But now it was down, though I remembered seeing it stand there every time I'd dusted ever since Miss Mayhew had come, up till this day. And when I'd told the women all about it, they couldn't recover from looking. They looked so energetic that finally Mis' Toplady pulled out the wardrobe a little mite and peeked behind it.

"I thought mebbe it'd got itself stuck in here," she explains, bringing her head back with a great streak of dust on her cheek—and I didn't take it as any reflection whatever on my housekeeping. I've always believed that there's some furniture that the dust just rises out of, in the night, like cream—and of those the backs of wardrobes are chief.

Then she shoved the wardrobe in place, and the door that I'd fixed at the top with a little wob of newspaper so it would stay shut, all of a sudden swung open, and the other one followed suit. We three stood staring at what was inside. For my wardrobe, that had never had anything in it better than my best black silk, was hung full of pink and blue and rose and white and lavender clothes. Dresses they were, some with little scraps of shining trimming on, and all of them not like anything any of us had ever seen, outside of fashion books—if any.

"My land!" says I, sitting down on the edge of the fresh-made bed—a thing I never do in my right senses.

"Party clothes!" says Mis' Holcomb, kind of awelike. "Ball-gowns," she says it over, to make them sound as grand as they looked.

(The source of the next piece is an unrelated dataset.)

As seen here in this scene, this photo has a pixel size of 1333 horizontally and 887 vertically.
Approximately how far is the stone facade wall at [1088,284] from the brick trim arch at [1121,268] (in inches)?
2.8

"Why, mercy me," Mis' Toplady says, standing close up and staring. "She's an actress, that's what she is. Them's stage clothes."

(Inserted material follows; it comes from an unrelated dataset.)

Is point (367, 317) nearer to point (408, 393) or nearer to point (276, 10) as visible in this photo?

"Actress nothing," I says, "nor they ain't ball dresses—not all anyway. They're just light colors, for afternoon wear, the most of them—but like we don't wear here in this town, 'long of being so durable-minded."

"Have you ever seen her wear any of 'em?" demands Mis' Toplady.

"I can't say I ever have," I says, "but she likely ain't done so because she don't want to do different from us. That," says I, "is the lady of it."